[Stored data]
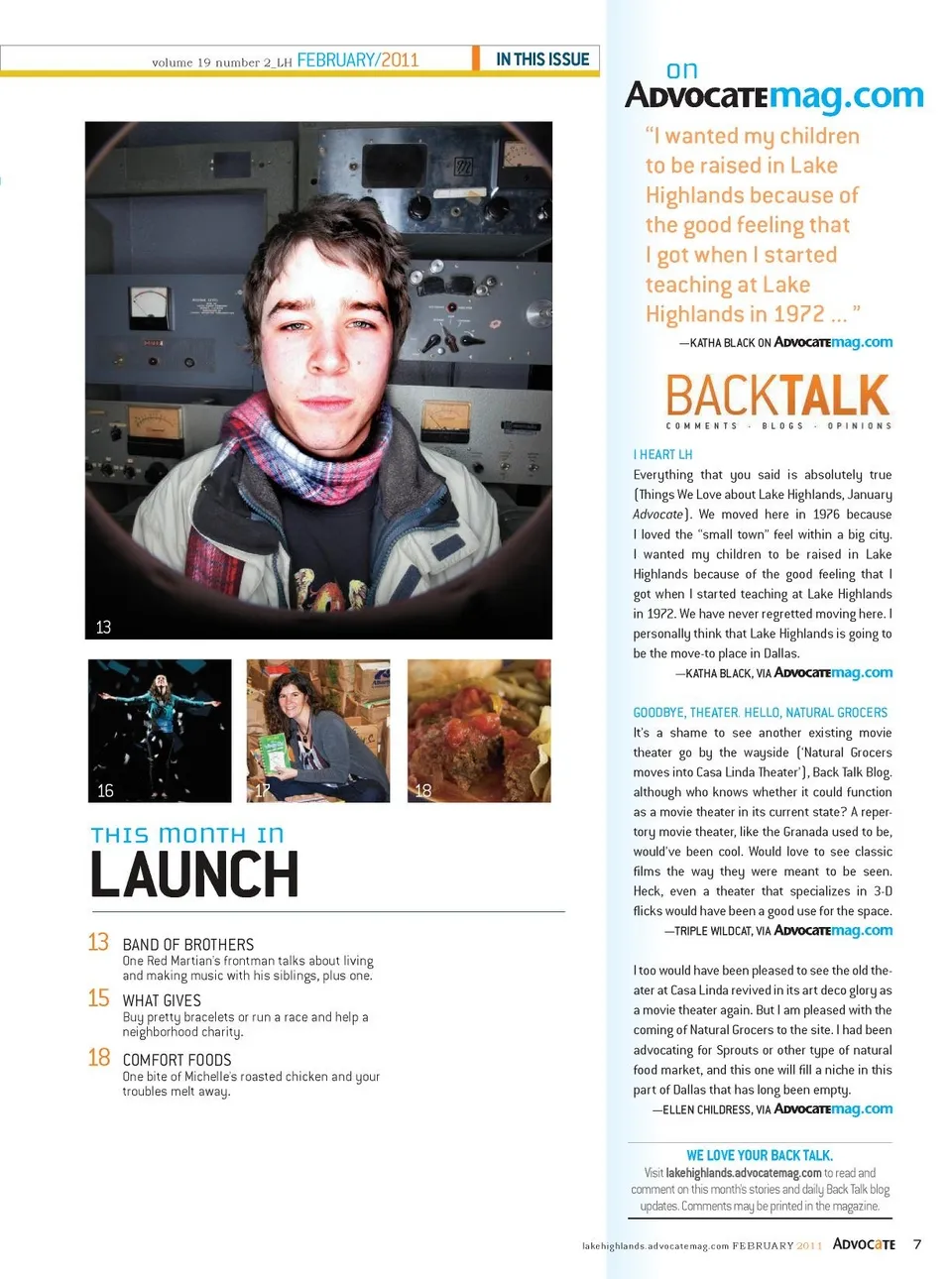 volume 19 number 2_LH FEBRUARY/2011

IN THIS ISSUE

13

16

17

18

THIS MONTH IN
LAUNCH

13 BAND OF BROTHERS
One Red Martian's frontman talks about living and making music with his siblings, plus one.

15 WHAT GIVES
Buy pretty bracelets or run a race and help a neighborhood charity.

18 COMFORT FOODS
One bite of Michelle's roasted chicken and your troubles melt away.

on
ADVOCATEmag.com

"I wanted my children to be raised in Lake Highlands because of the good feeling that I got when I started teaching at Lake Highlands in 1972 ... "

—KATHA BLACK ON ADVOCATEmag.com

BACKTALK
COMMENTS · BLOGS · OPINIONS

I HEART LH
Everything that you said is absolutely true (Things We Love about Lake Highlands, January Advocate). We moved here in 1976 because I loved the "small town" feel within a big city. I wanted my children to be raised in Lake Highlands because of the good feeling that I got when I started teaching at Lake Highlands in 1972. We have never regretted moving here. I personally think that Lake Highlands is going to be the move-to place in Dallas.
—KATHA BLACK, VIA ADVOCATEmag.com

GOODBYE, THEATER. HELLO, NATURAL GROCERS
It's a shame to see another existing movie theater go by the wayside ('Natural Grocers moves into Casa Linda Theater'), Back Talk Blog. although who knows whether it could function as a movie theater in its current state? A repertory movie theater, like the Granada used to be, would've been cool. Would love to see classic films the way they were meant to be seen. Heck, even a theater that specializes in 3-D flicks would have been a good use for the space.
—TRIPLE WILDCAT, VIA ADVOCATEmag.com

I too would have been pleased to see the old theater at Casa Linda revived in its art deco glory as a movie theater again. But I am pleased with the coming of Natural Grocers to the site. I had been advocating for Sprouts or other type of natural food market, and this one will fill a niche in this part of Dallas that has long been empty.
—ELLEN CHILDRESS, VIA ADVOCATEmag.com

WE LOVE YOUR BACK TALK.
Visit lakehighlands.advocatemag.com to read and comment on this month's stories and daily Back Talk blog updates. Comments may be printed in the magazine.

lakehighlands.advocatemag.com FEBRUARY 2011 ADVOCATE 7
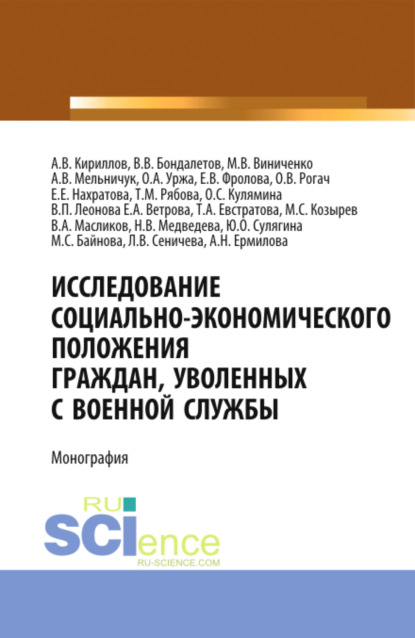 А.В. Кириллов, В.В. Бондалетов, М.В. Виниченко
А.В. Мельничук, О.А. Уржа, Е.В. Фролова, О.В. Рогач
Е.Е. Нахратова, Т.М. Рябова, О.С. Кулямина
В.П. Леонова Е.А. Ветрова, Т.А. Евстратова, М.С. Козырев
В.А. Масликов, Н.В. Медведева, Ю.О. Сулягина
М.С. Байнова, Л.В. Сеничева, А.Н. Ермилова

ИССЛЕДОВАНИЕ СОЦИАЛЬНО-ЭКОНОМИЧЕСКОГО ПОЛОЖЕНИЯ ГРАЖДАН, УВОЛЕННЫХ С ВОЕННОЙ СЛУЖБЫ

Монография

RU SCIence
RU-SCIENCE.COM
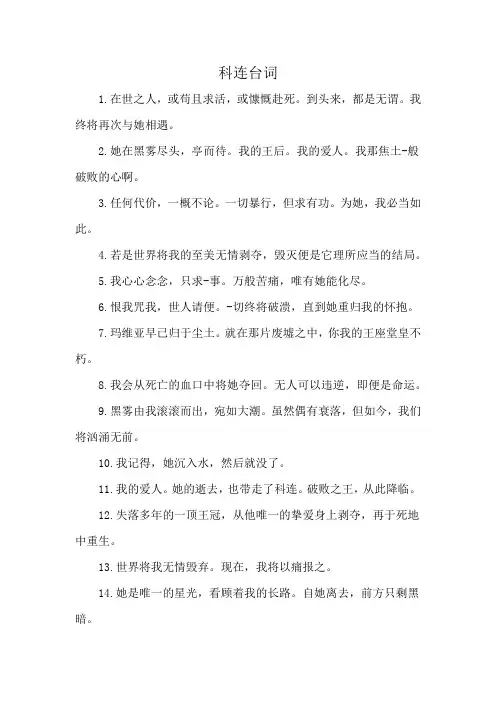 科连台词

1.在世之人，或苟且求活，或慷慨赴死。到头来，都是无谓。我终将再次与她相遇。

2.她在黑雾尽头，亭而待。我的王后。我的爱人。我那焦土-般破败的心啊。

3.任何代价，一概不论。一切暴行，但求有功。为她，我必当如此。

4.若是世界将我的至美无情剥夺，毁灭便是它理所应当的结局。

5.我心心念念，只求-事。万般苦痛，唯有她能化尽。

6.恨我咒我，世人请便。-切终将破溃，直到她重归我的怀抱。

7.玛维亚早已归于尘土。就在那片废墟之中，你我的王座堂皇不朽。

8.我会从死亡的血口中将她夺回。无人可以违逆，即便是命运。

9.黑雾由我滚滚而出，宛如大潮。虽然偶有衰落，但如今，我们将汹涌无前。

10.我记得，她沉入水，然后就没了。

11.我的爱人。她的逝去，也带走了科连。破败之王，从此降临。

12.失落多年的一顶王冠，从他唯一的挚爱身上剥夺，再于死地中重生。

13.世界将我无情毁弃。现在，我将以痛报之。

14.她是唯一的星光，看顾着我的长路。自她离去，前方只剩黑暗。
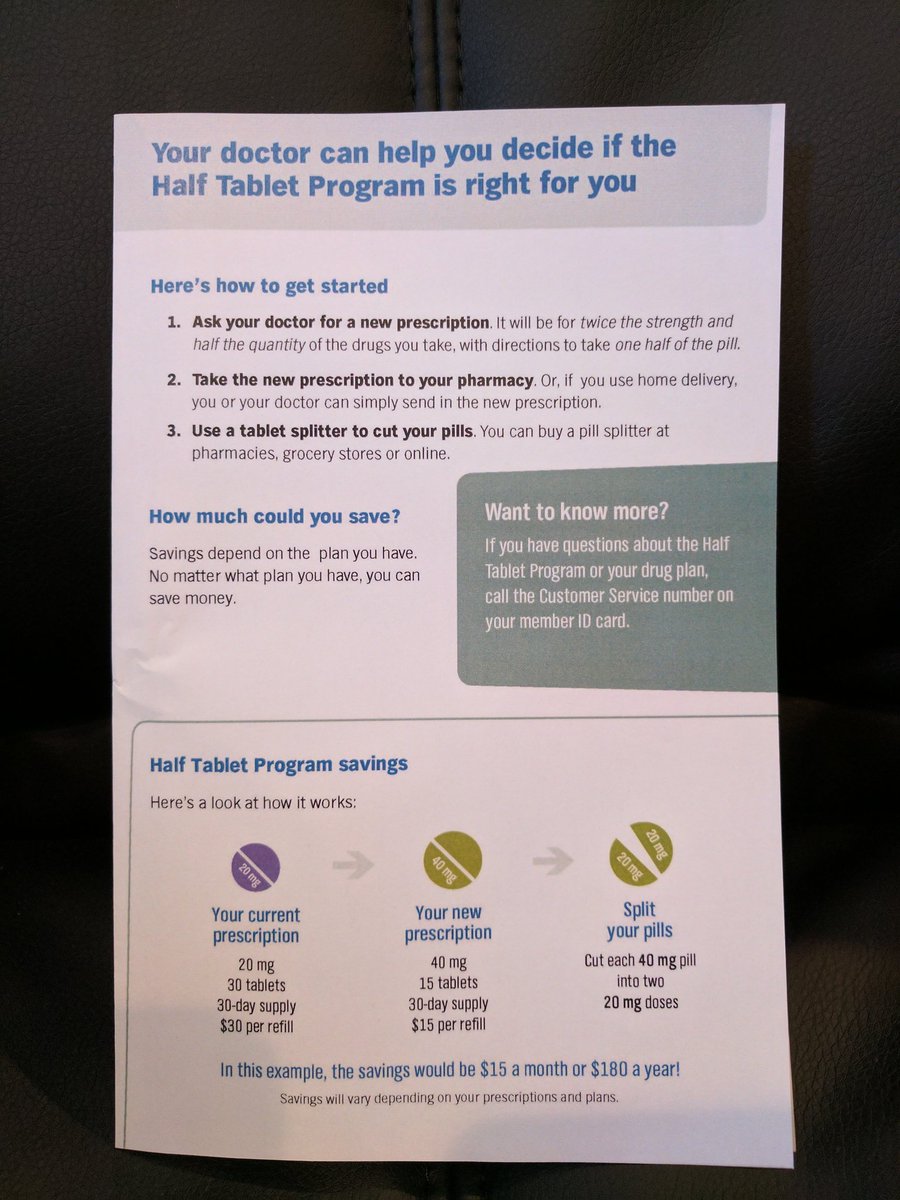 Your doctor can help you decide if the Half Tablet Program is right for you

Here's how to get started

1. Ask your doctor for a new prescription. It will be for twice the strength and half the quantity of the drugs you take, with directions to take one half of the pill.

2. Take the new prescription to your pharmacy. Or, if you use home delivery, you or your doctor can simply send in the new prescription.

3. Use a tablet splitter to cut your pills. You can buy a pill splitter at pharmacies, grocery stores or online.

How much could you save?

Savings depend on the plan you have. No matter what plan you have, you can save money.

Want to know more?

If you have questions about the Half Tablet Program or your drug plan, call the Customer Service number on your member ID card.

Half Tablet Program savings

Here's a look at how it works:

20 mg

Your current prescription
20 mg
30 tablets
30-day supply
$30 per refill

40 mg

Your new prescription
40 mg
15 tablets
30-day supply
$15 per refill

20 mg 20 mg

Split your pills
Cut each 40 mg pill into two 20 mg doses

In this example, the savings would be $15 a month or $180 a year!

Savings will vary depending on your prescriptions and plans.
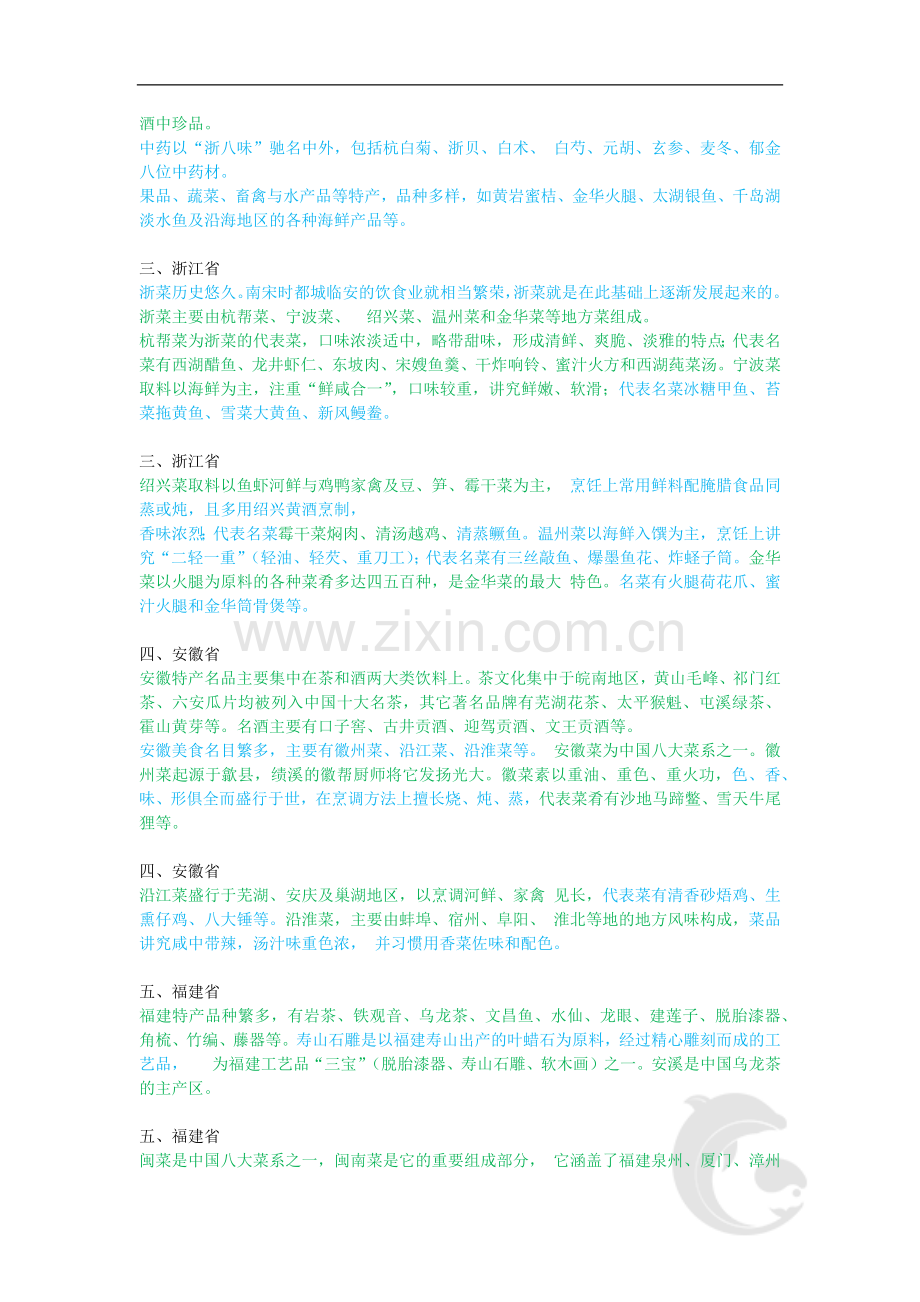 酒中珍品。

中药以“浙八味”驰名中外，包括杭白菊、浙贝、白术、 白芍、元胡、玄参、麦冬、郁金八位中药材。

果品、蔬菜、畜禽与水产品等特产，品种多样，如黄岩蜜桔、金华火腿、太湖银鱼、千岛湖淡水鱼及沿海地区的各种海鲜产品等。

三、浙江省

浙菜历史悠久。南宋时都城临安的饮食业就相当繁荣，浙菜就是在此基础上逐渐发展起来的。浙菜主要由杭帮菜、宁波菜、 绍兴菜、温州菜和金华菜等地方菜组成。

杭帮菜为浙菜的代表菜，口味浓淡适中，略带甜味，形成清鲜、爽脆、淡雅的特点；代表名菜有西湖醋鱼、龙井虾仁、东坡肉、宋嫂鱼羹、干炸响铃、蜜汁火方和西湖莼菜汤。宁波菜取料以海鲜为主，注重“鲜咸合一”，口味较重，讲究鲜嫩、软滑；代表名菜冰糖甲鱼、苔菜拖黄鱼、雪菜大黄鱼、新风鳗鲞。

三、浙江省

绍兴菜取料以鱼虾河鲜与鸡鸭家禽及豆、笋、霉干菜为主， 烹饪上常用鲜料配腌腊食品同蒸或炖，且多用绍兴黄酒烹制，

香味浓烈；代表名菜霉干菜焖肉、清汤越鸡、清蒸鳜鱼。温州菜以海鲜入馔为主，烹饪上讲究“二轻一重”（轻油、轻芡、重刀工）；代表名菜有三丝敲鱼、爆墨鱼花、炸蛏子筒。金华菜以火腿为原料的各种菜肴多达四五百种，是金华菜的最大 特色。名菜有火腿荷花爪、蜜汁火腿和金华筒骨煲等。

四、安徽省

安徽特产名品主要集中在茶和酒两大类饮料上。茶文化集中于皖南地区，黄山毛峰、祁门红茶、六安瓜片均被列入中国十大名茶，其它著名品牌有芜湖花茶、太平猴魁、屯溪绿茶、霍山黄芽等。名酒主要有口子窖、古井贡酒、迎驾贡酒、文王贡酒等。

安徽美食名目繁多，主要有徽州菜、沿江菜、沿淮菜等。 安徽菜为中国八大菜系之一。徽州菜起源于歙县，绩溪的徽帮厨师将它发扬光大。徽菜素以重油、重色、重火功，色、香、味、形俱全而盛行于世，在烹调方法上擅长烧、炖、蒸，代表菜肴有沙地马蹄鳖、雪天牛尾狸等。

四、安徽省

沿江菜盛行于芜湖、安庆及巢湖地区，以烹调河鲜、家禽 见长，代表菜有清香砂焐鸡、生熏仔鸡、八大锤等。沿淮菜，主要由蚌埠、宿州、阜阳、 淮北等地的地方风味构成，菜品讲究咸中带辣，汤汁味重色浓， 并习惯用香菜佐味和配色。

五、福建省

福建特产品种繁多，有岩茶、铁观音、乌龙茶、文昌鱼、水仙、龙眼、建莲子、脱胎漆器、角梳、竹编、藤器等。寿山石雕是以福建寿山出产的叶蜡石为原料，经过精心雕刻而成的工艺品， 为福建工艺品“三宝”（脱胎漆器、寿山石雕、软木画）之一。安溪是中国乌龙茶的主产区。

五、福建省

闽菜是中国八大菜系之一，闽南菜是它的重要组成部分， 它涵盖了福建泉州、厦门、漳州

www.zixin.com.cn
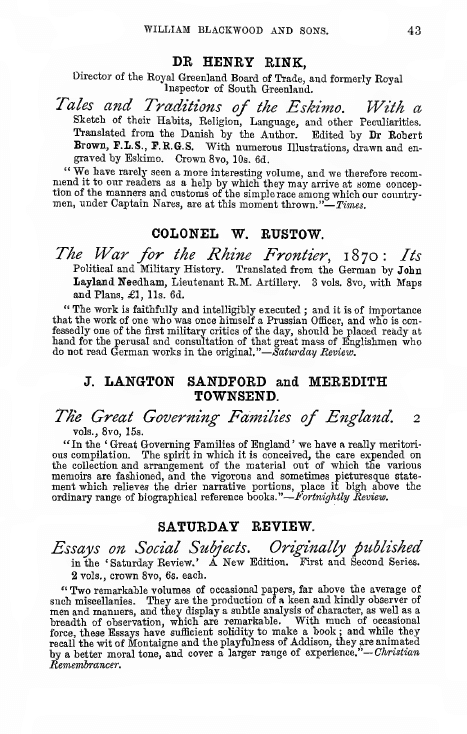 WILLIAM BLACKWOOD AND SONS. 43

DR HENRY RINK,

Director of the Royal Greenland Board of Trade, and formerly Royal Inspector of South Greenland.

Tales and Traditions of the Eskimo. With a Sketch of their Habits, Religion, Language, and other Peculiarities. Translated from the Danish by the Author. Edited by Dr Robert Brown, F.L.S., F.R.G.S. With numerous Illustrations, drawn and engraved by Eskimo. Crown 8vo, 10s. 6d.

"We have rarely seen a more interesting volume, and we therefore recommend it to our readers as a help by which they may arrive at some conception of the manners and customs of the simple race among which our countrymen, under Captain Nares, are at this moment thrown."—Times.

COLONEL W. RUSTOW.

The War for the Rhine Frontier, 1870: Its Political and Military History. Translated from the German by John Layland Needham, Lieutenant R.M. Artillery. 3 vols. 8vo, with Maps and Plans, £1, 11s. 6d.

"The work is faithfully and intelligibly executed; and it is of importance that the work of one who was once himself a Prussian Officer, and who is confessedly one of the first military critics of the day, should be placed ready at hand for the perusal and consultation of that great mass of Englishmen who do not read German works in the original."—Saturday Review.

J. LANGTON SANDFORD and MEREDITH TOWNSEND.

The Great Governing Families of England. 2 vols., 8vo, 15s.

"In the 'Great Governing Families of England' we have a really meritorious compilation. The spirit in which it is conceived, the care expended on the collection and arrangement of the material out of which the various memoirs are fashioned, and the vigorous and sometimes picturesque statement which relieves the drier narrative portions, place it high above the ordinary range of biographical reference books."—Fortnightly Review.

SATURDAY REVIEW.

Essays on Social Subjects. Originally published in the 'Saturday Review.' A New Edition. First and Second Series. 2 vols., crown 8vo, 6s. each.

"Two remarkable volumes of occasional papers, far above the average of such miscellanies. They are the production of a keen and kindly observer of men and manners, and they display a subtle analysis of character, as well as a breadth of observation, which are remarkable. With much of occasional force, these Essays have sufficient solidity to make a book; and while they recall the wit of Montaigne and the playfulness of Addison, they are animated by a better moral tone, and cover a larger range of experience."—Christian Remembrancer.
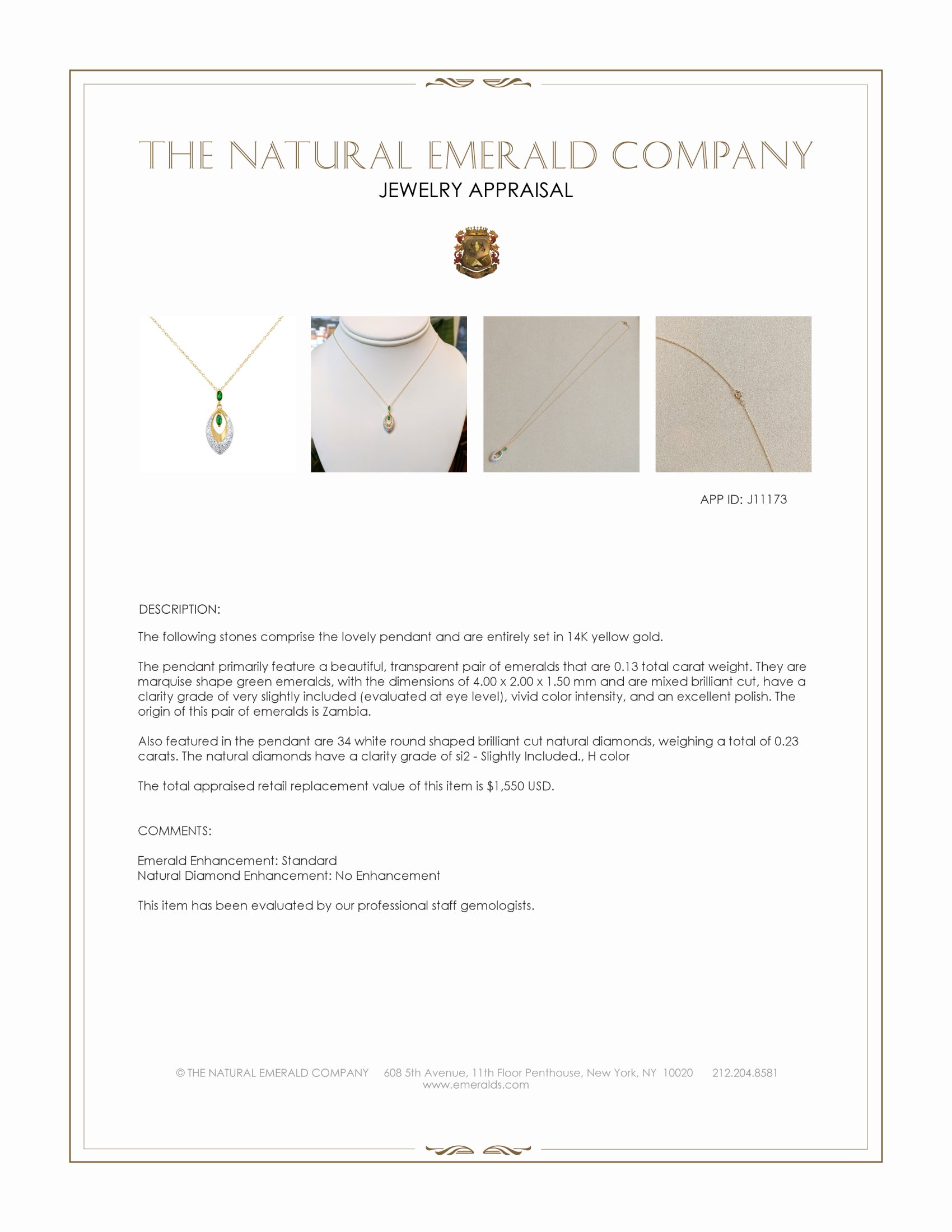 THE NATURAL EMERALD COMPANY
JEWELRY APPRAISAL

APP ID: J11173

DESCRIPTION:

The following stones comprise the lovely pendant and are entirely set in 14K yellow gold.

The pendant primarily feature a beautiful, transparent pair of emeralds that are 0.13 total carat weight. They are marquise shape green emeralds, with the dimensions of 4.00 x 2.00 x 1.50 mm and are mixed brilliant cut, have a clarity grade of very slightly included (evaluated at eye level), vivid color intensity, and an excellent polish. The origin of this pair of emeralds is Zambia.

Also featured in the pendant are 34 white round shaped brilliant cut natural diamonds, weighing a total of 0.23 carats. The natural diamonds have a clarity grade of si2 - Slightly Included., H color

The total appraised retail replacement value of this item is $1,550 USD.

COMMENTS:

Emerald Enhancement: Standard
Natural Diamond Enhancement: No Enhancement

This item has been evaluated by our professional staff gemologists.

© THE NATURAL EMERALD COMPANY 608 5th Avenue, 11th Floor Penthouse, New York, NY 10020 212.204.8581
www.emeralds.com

▸ EXERCISE BRIEF
What you give back should be exactly the lines of the data above from the line with "have rarely seen" through the line with "COLONEL W. RUSTOW.", both of those included, and nothing more.

▸ EXERCISE RESULT
"We have rarely seen a more interesting volume, and we therefore recommend it to our readers as a help by which they may arrive at some conception of the manners and customs of the simple race among which our countrymen, under Captain Nares, are at this moment thrown."—Times.

COLONEL W. RUSTOW.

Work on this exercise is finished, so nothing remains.